On a recent flight to Anchorage, Alaska, a man in the seat next to mine mentioned that the city only had two “bad” days of winter this year. Temperatures had hit a remarkable 70 degrees in March.
That was just the start. The following day, a boat captain noted that red salmon had arrived three weeks earlier than normal. And over the course of my trip, several people told me things like, “The last few winters have been the warmest I can remember.”
It struck me how similar these conversations were to those I’ve had with people in my home state of Texas. Except at home they speak of severe drought, hotter summers and extreme floods that seem to be occurring more often.
And just like in Texas, climate change is hitting vulnerable populations in Alaska harder than most.
The “melting glacier tour” no joke
I saw the most dramatic physical evidence of climate impacts on my Kenai Peninsula boat trip when we passed by Bear Glacier. This glacier marks the start of Kenai Fjords National Park, and it’s the largest glacier in the park at 13 miles long.
Before I left for Alaska, I had jokingly referred to it as the “melting glacier tour.” But it wasn’t so funny when I saw the evidence: This magnificent natural formation is receding rapidly.
With increasing average annual temperatures between the 1950s and 1990s, Bear Glacier retreated about one mile, creating a lagoon. Then, between 2000 and 2007, it retreated an additional two miles, releasing floating icebergs into the lagoon.
Making matters worse, in 2014, an outburst flood made the lagoon overflow into nearby Resurrection Bay. All this is having a direct impact on people living in Alaska.
Towns fleeing rising ocean water
The state is likely to see the first American climate refugees.
The 400-person town of Kivalina, home to the Inupiat people, and neighboring Newtok, where 350 Yupik residents live, must be moved as their homes and livelihoods will soon be under water.
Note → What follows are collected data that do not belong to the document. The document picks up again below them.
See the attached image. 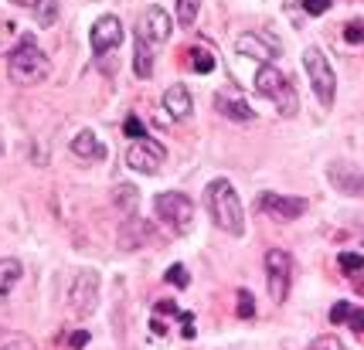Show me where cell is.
Masks as SVG:
<instances>
[{
  "instance_id": "cell-13",
  "label": "cell",
  "mask_w": 364,
  "mask_h": 350,
  "mask_svg": "<svg viewBox=\"0 0 364 350\" xmlns=\"http://www.w3.org/2000/svg\"><path fill=\"white\" fill-rule=\"evenodd\" d=\"M140 35L147 41H154V44H163V41L170 38V17H167V10L163 7H147V14H143V28H140Z\"/></svg>"
},
{
  "instance_id": "cell-20",
  "label": "cell",
  "mask_w": 364,
  "mask_h": 350,
  "mask_svg": "<svg viewBox=\"0 0 364 350\" xmlns=\"http://www.w3.org/2000/svg\"><path fill=\"white\" fill-rule=\"evenodd\" d=\"M198 10H201V0H177V24L191 28L198 21Z\"/></svg>"
},
{
  "instance_id": "cell-29",
  "label": "cell",
  "mask_w": 364,
  "mask_h": 350,
  "mask_svg": "<svg viewBox=\"0 0 364 350\" xmlns=\"http://www.w3.org/2000/svg\"><path fill=\"white\" fill-rule=\"evenodd\" d=\"M122 129H126V136H129L133 143L147 136V133H143V122H140V119H136V116H126V126H122Z\"/></svg>"
},
{
  "instance_id": "cell-23",
  "label": "cell",
  "mask_w": 364,
  "mask_h": 350,
  "mask_svg": "<svg viewBox=\"0 0 364 350\" xmlns=\"http://www.w3.org/2000/svg\"><path fill=\"white\" fill-rule=\"evenodd\" d=\"M191 65H194V72L208 75V72L215 68V55H211V51H204V48H194V51H191Z\"/></svg>"
},
{
  "instance_id": "cell-19",
  "label": "cell",
  "mask_w": 364,
  "mask_h": 350,
  "mask_svg": "<svg viewBox=\"0 0 364 350\" xmlns=\"http://www.w3.org/2000/svg\"><path fill=\"white\" fill-rule=\"evenodd\" d=\"M133 68H136V78L154 75V51H150V41L143 38V35H136V58H133Z\"/></svg>"
},
{
  "instance_id": "cell-3",
  "label": "cell",
  "mask_w": 364,
  "mask_h": 350,
  "mask_svg": "<svg viewBox=\"0 0 364 350\" xmlns=\"http://www.w3.org/2000/svg\"><path fill=\"white\" fill-rule=\"evenodd\" d=\"M255 89H259L266 99H273V102L280 106V116H296V109H300V95H296L293 82H289L280 68L262 65V68L255 72Z\"/></svg>"
},
{
  "instance_id": "cell-38",
  "label": "cell",
  "mask_w": 364,
  "mask_h": 350,
  "mask_svg": "<svg viewBox=\"0 0 364 350\" xmlns=\"http://www.w3.org/2000/svg\"><path fill=\"white\" fill-rule=\"evenodd\" d=\"M0 156H3V140H0Z\"/></svg>"
},
{
  "instance_id": "cell-31",
  "label": "cell",
  "mask_w": 364,
  "mask_h": 350,
  "mask_svg": "<svg viewBox=\"0 0 364 350\" xmlns=\"http://www.w3.org/2000/svg\"><path fill=\"white\" fill-rule=\"evenodd\" d=\"M351 303H334L330 306V323H347V316H351Z\"/></svg>"
},
{
  "instance_id": "cell-9",
  "label": "cell",
  "mask_w": 364,
  "mask_h": 350,
  "mask_svg": "<svg viewBox=\"0 0 364 350\" xmlns=\"http://www.w3.org/2000/svg\"><path fill=\"white\" fill-rule=\"evenodd\" d=\"M89 44H92V51H99V55H106V51H116V48L122 44V24H120V17H113V14L99 17V21L92 24Z\"/></svg>"
},
{
  "instance_id": "cell-36",
  "label": "cell",
  "mask_w": 364,
  "mask_h": 350,
  "mask_svg": "<svg viewBox=\"0 0 364 350\" xmlns=\"http://www.w3.org/2000/svg\"><path fill=\"white\" fill-rule=\"evenodd\" d=\"M150 330H154V333H167V323H161V320H150Z\"/></svg>"
},
{
  "instance_id": "cell-11",
  "label": "cell",
  "mask_w": 364,
  "mask_h": 350,
  "mask_svg": "<svg viewBox=\"0 0 364 350\" xmlns=\"http://www.w3.org/2000/svg\"><path fill=\"white\" fill-rule=\"evenodd\" d=\"M259 208H262L266 214L280 218V221H293V218H300V214L307 211V201H303V197H283V194L266 191V194H259Z\"/></svg>"
},
{
  "instance_id": "cell-4",
  "label": "cell",
  "mask_w": 364,
  "mask_h": 350,
  "mask_svg": "<svg viewBox=\"0 0 364 350\" xmlns=\"http://www.w3.org/2000/svg\"><path fill=\"white\" fill-rule=\"evenodd\" d=\"M154 208H157V218H161L174 234H188L191 228H194V204H191V197L188 194H181V191L157 194Z\"/></svg>"
},
{
  "instance_id": "cell-34",
  "label": "cell",
  "mask_w": 364,
  "mask_h": 350,
  "mask_svg": "<svg viewBox=\"0 0 364 350\" xmlns=\"http://www.w3.org/2000/svg\"><path fill=\"white\" fill-rule=\"evenodd\" d=\"M69 344H72L75 350H82L85 344H89V333H85V330H79V333H72V337H69Z\"/></svg>"
},
{
  "instance_id": "cell-12",
  "label": "cell",
  "mask_w": 364,
  "mask_h": 350,
  "mask_svg": "<svg viewBox=\"0 0 364 350\" xmlns=\"http://www.w3.org/2000/svg\"><path fill=\"white\" fill-rule=\"evenodd\" d=\"M215 106H218V113H221V116L235 119V122H252V119H255V109L245 102L239 92H232V89L218 92V95H215Z\"/></svg>"
},
{
  "instance_id": "cell-22",
  "label": "cell",
  "mask_w": 364,
  "mask_h": 350,
  "mask_svg": "<svg viewBox=\"0 0 364 350\" xmlns=\"http://www.w3.org/2000/svg\"><path fill=\"white\" fill-rule=\"evenodd\" d=\"M337 266H340V269H344L347 275H361V269H364V259L358 255V252H340Z\"/></svg>"
},
{
  "instance_id": "cell-14",
  "label": "cell",
  "mask_w": 364,
  "mask_h": 350,
  "mask_svg": "<svg viewBox=\"0 0 364 350\" xmlns=\"http://www.w3.org/2000/svg\"><path fill=\"white\" fill-rule=\"evenodd\" d=\"M154 238V228L143 221V218H126V225L120 228V245L126 248V252H133V248H140V245H147Z\"/></svg>"
},
{
  "instance_id": "cell-30",
  "label": "cell",
  "mask_w": 364,
  "mask_h": 350,
  "mask_svg": "<svg viewBox=\"0 0 364 350\" xmlns=\"http://www.w3.org/2000/svg\"><path fill=\"white\" fill-rule=\"evenodd\" d=\"M310 350H347V347H344V340H337V337H317V340L310 344Z\"/></svg>"
},
{
  "instance_id": "cell-10",
  "label": "cell",
  "mask_w": 364,
  "mask_h": 350,
  "mask_svg": "<svg viewBox=\"0 0 364 350\" xmlns=\"http://www.w3.org/2000/svg\"><path fill=\"white\" fill-rule=\"evenodd\" d=\"M327 177H330V184H334L340 194L361 197V201H364V174H361V170H354L351 163H344V160H334V163L327 167Z\"/></svg>"
},
{
  "instance_id": "cell-6",
  "label": "cell",
  "mask_w": 364,
  "mask_h": 350,
  "mask_svg": "<svg viewBox=\"0 0 364 350\" xmlns=\"http://www.w3.org/2000/svg\"><path fill=\"white\" fill-rule=\"evenodd\" d=\"M95 303H99V273L82 269L72 282V289H69V310H72V316L82 320V316H92Z\"/></svg>"
},
{
  "instance_id": "cell-25",
  "label": "cell",
  "mask_w": 364,
  "mask_h": 350,
  "mask_svg": "<svg viewBox=\"0 0 364 350\" xmlns=\"http://www.w3.org/2000/svg\"><path fill=\"white\" fill-rule=\"evenodd\" d=\"M0 350H31V344L17 333H0Z\"/></svg>"
},
{
  "instance_id": "cell-28",
  "label": "cell",
  "mask_w": 364,
  "mask_h": 350,
  "mask_svg": "<svg viewBox=\"0 0 364 350\" xmlns=\"http://www.w3.org/2000/svg\"><path fill=\"white\" fill-rule=\"evenodd\" d=\"M55 17H58V3H55V0H44V3L38 7V21L44 24V28H48Z\"/></svg>"
},
{
  "instance_id": "cell-16",
  "label": "cell",
  "mask_w": 364,
  "mask_h": 350,
  "mask_svg": "<svg viewBox=\"0 0 364 350\" xmlns=\"http://www.w3.org/2000/svg\"><path fill=\"white\" fill-rule=\"evenodd\" d=\"M163 109H167V116L170 119H188L191 116V92H188V85H170L167 92H163Z\"/></svg>"
},
{
  "instance_id": "cell-27",
  "label": "cell",
  "mask_w": 364,
  "mask_h": 350,
  "mask_svg": "<svg viewBox=\"0 0 364 350\" xmlns=\"http://www.w3.org/2000/svg\"><path fill=\"white\" fill-rule=\"evenodd\" d=\"M239 316H242V320L255 316V300H252V293H248V289L239 293Z\"/></svg>"
},
{
  "instance_id": "cell-17",
  "label": "cell",
  "mask_w": 364,
  "mask_h": 350,
  "mask_svg": "<svg viewBox=\"0 0 364 350\" xmlns=\"http://www.w3.org/2000/svg\"><path fill=\"white\" fill-rule=\"evenodd\" d=\"M72 154L79 156V160L95 163V160H106V147L95 140L92 129H82V133H75V140H72Z\"/></svg>"
},
{
  "instance_id": "cell-7",
  "label": "cell",
  "mask_w": 364,
  "mask_h": 350,
  "mask_svg": "<svg viewBox=\"0 0 364 350\" xmlns=\"http://www.w3.org/2000/svg\"><path fill=\"white\" fill-rule=\"evenodd\" d=\"M266 279H269L273 303H286L289 282H293V259H289V252H283V248L266 252Z\"/></svg>"
},
{
  "instance_id": "cell-5",
  "label": "cell",
  "mask_w": 364,
  "mask_h": 350,
  "mask_svg": "<svg viewBox=\"0 0 364 350\" xmlns=\"http://www.w3.org/2000/svg\"><path fill=\"white\" fill-rule=\"evenodd\" d=\"M303 68H307V75H310V85H313L320 106H334L337 78H334V68H330L324 51H320V48H307V51H303Z\"/></svg>"
},
{
  "instance_id": "cell-2",
  "label": "cell",
  "mask_w": 364,
  "mask_h": 350,
  "mask_svg": "<svg viewBox=\"0 0 364 350\" xmlns=\"http://www.w3.org/2000/svg\"><path fill=\"white\" fill-rule=\"evenodd\" d=\"M7 75H10V82H17V85H38V82H44V78L51 75V62H48V55L38 48V41L35 38L17 41V48L7 58Z\"/></svg>"
},
{
  "instance_id": "cell-37",
  "label": "cell",
  "mask_w": 364,
  "mask_h": 350,
  "mask_svg": "<svg viewBox=\"0 0 364 350\" xmlns=\"http://www.w3.org/2000/svg\"><path fill=\"white\" fill-rule=\"evenodd\" d=\"M358 289H361V293H364V279H361V282H358Z\"/></svg>"
},
{
  "instance_id": "cell-26",
  "label": "cell",
  "mask_w": 364,
  "mask_h": 350,
  "mask_svg": "<svg viewBox=\"0 0 364 350\" xmlns=\"http://www.w3.org/2000/svg\"><path fill=\"white\" fill-rule=\"evenodd\" d=\"M344 41H351V44H364V21H351V24L344 28Z\"/></svg>"
},
{
  "instance_id": "cell-35",
  "label": "cell",
  "mask_w": 364,
  "mask_h": 350,
  "mask_svg": "<svg viewBox=\"0 0 364 350\" xmlns=\"http://www.w3.org/2000/svg\"><path fill=\"white\" fill-rule=\"evenodd\" d=\"M10 3H17V7H31V10H38L44 0H10Z\"/></svg>"
},
{
  "instance_id": "cell-15",
  "label": "cell",
  "mask_w": 364,
  "mask_h": 350,
  "mask_svg": "<svg viewBox=\"0 0 364 350\" xmlns=\"http://www.w3.org/2000/svg\"><path fill=\"white\" fill-rule=\"evenodd\" d=\"M239 51L248 55V58H259L262 65H269L280 55V41H262L259 35H242L239 38Z\"/></svg>"
},
{
  "instance_id": "cell-33",
  "label": "cell",
  "mask_w": 364,
  "mask_h": 350,
  "mask_svg": "<svg viewBox=\"0 0 364 350\" xmlns=\"http://www.w3.org/2000/svg\"><path fill=\"white\" fill-rule=\"evenodd\" d=\"M347 326H351V330H358V333H364V310H351Z\"/></svg>"
},
{
  "instance_id": "cell-18",
  "label": "cell",
  "mask_w": 364,
  "mask_h": 350,
  "mask_svg": "<svg viewBox=\"0 0 364 350\" xmlns=\"http://www.w3.org/2000/svg\"><path fill=\"white\" fill-rule=\"evenodd\" d=\"M21 275H24V269H21V262L17 259H0V303L10 296V289L21 282Z\"/></svg>"
},
{
  "instance_id": "cell-21",
  "label": "cell",
  "mask_w": 364,
  "mask_h": 350,
  "mask_svg": "<svg viewBox=\"0 0 364 350\" xmlns=\"http://www.w3.org/2000/svg\"><path fill=\"white\" fill-rule=\"evenodd\" d=\"M113 201L120 204V211L133 214V211H136V187H129V184H120V187H116V194H113Z\"/></svg>"
},
{
  "instance_id": "cell-8",
  "label": "cell",
  "mask_w": 364,
  "mask_h": 350,
  "mask_svg": "<svg viewBox=\"0 0 364 350\" xmlns=\"http://www.w3.org/2000/svg\"><path fill=\"white\" fill-rule=\"evenodd\" d=\"M163 160H167V150H163L157 140H150V136L136 140V143L129 147V154H126L129 170H136V174H157L163 167Z\"/></svg>"
},
{
  "instance_id": "cell-24",
  "label": "cell",
  "mask_w": 364,
  "mask_h": 350,
  "mask_svg": "<svg viewBox=\"0 0 364 350\" xmlns=\"http://www.w3.org/2000/svg\"><path fill=\"white\" fill-rule=\"evenodd\" d=\"M167 282H170V286H177V289H184V286L191 282V275H188V269H184L181 262H174V266L167 269Z\"/></svg>"
},
{
  "instance_id": "cell-32",
  "label": "cell",
  "mask_w": 364,
  "mask_h": 350,
  "mask_svg": "<svg viewBox=\"0 0 364 350\" xmlns=\"http://www.w3.org/2000/svg\"><path fill=\"white\" fill-rule=\"evenodd\" d=\"M327 7H330V0H303V10H307V14H313V17H317V14H324Z\"/></svg>"
},
{
  "instance_id": "cell-1",
  "label": "cell",
  "mask_w": 364,
  "mask_h": 350,
  "mask_svg": "<svg viewBox=\"0 0 364 350\" xmlns=\"http://www.w3.org/2000/svg\"><path fill=\"white\" fill-rule=\"evenodd\" d=\"M204 204H208L211 221H215L221 232H228V234L245 232V211H242L239 194H235V187H232V181H225V177L211 181L208 191H204Z\"/></svg>"
}]
</instances>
As U.S. Secretary of Interior Sally Jewell noted, these towns are “washing away.”
The cost of the relocation could be as high as $200 million per town, and expenses could rise in coming years with 29 other towns in imminent danger. The cultural and social cost to the families that must be uprooted from their homes is immeasurable.
An unsustainable boom-and-bust oil economy
How is the state dealing with this remarkable challenge? The oil part of the equation makes dealing with climate change-related weather impacts even thornier.
Alaska state budgets rely heavily on oil revenues, with all its ups and downs. In 2014, 90 percent of Alaska’s state budget came from the industry. The following year, it dropped to 75 percent – a huge loss resulting from the recent oil price tumble.
That means there’s less of a buffer to pay for things like the relocation of communities, or to offset revenue loss from fisheries and other industries affected by climate change.
The reality is, heavy reliance on oil is no longer sustainable from an economic or environmental perspective.
Frontier spirit can help Alaskans beat the odds
Fortunately, one of the hallmarks of frontier-spirited states such as Alaska is adaptability.
Embracing cleaner energy sources is one way the state is beginning to prepare for a more resilient future – and it can look to another oil state for inspiration and know-how.
So I was not surprised when I looked out the airplane window as we departed Anchorage and saw rows of wind turbines spinning against majestic, snow-covered mountains.
Alaska’s frontier, can-do attitude can help the state’s vulnerable populations and all Alaskans prepare for a safer, healthier future. Now’s the time to do so.